То, что опус Терри Райли «In С» («В тоне „до“») появился в 1964-м, вовсе не значит, что вот он появился, музыкальные критики поскребли затылки, журналы его отрецензировали, меломаны поспешно приобрели, и таким образом провернулось колесо музыкальной истории. Ничего подобного. Тогдашняя эпоха с современной точки зрения напоминает пустыню, причем ночную пустыню — вокруг ничего не происходит, а когда где-то что-то произойдет, то никто этого не заметит или заметит через много-много лет. Опус «In С» в 1964-м был сочинен и повлиял на кое-каких композиторов, но в качестве идеи, а на грампластинке вышел лишь в 1968-м. Заметить «In С» Терри Райли в конце 60-х — это было очень неплохо в смысле осведомленности в новых тенденциях.
Когда представишь себе эту ситуацию, то слово «революция» кажется не очень адекватным: что же это за революция, обнаружить которую может только археолог? Не очень понятен нам и смысл этой революции: такого сорта музыки сегодня известно много, не говоря уже о том, что маниакальные петли звука, кажется, сами собой бесконечной аморфной массой ползут из каждого персонального компьютера. Было много «такой музыки» и в докомпьютерную эпоху — в Центральной Африке или Индонезии.

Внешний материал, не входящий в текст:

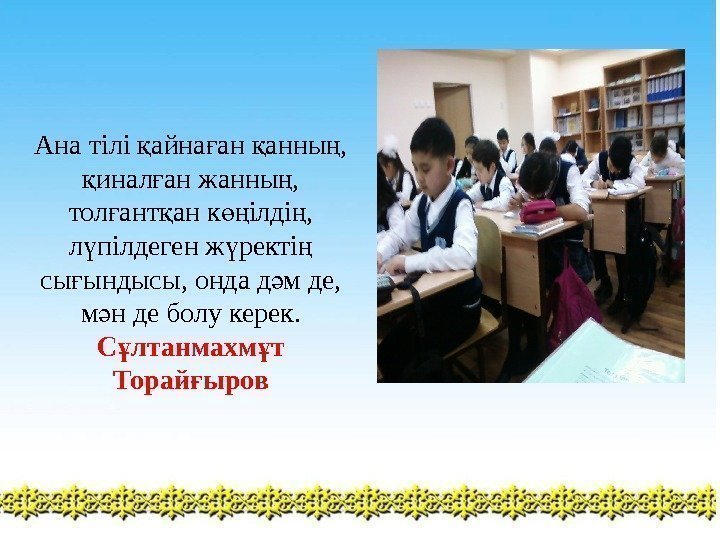 Ана тілі қайнаған қанның, қиналған жанның, толғантқан көңілдің, лүпілдеген жүректің сығындысы, онда дәм де, мән де болу керек.
Сұлтанмахмұт Торайғыров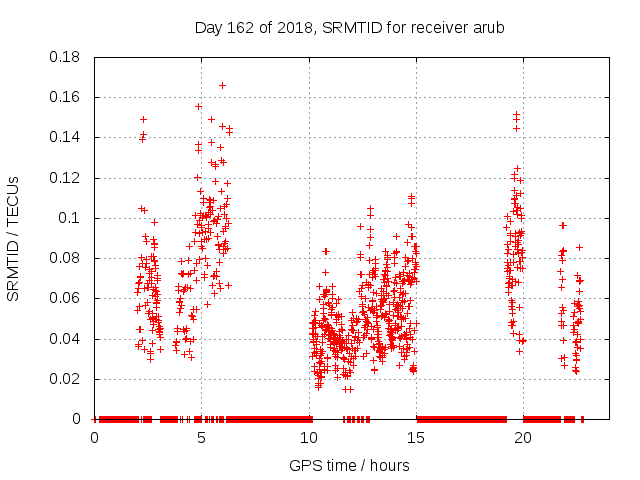 Day 162 of 2018, SRMTID for receiver arub

SRMTID / TECUs

0.18
0.16
0.14
0.12
0.1
0.08
0.06
0.04
0.02
0

0
5
10
15
20

GPS time / hours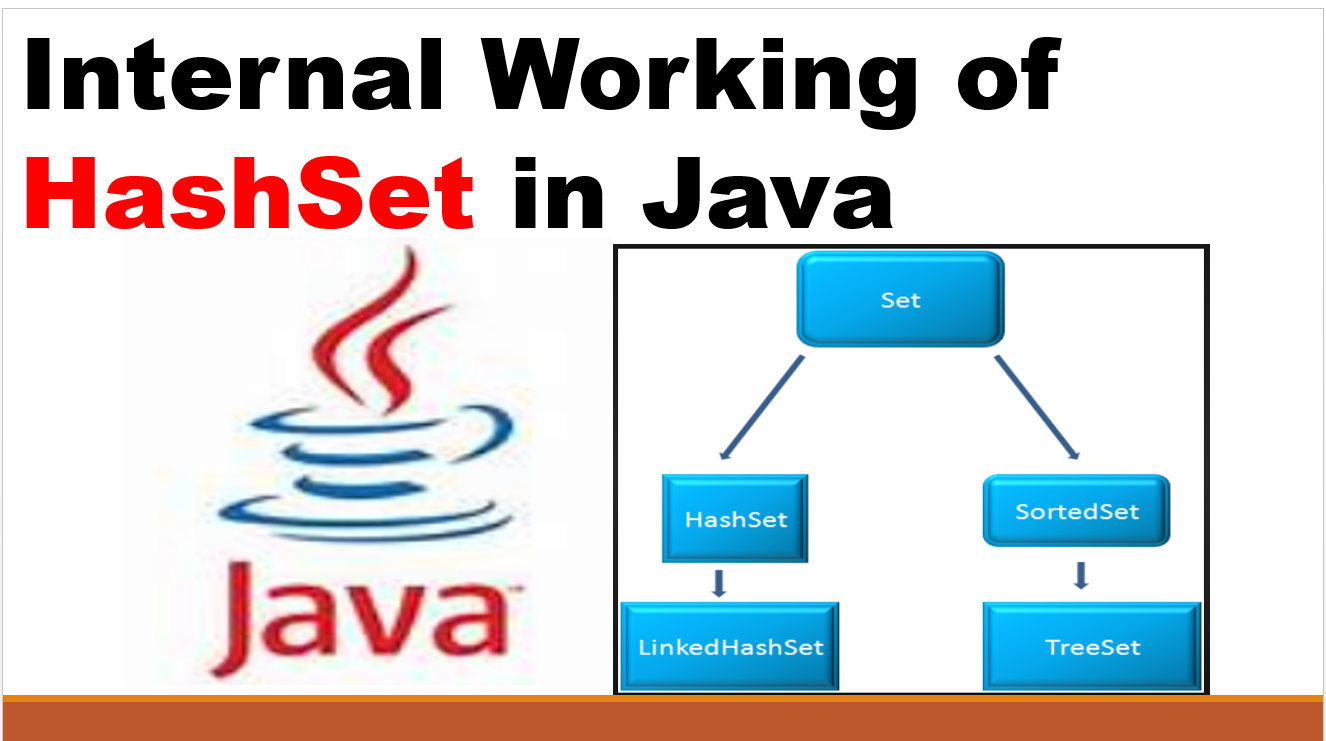 Internal Working of HashSet in Java

Java

Set

HashSet

SortedSet

LinkedHashSet

TreeSet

Но одно дело, что такая музыка где-то существовала, и совсем другое — кто имел возможность до нее дотянуться. Нам сегодня сложно оценить, как и кем в 60-х в разных местах, в Европе и США, в разных городах, в разных богемных тусовках, воспринимались свободный джаз, индийские раги, поэзия битников, живопись Джексона Поллока и музыка Карлхайнца Штокхаузена.

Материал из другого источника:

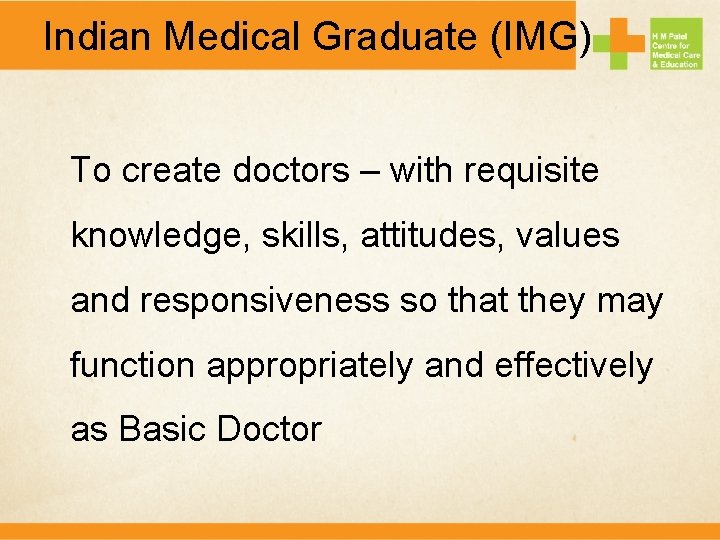 Indian Medical Graduate (IMG)

H M Patel Centre for Medical Care & Education

To create doctors – with requisite knowledge, skills, attitudes, values and responsiveness so that they may function appropriately and effectively as Basic Doctor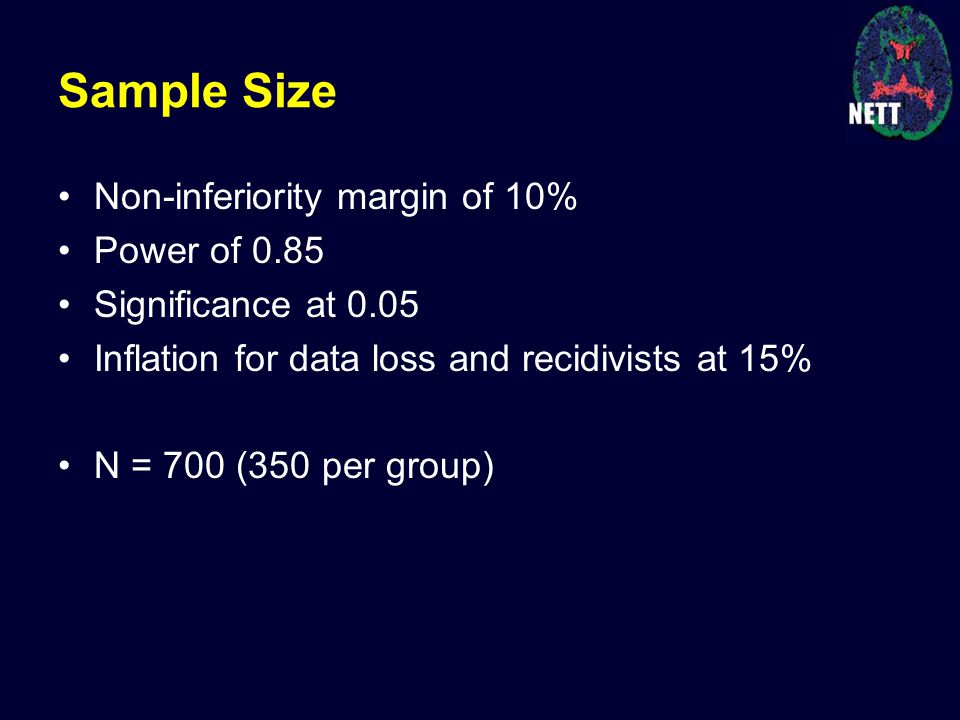 Sample Size

NETT

• Non-inferiority margin of 10%
• Power of 0.85
• Significance at 0.05
• Inflation for data loss and recidivists at 15%

• N = 700 (350 per group)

Сериализм, то есть тот фундамент, на котором покоился европейский авангард, давил своей теоретической сложностью, серьезностью и неисполняемостью. Американский минимализм маниакальной изменчивости европейской музыки противопоставил маниакальную же статичность. В «In С» Терри Райли все ноты имеют одинаковую длительность — одну восьмую; это значит, что музыка проворно, но монотонно пульсирует. Каждый исполнитель должен самостоятельно двигаться по общему для всех списку из 53 несложных ритмических пассажей, так называемых модулей. Каждый из модулей обыгрывает одну и ту же ноту «до». Получается огромный холм дергающегося звука, который меняется незаметным для глаза образом.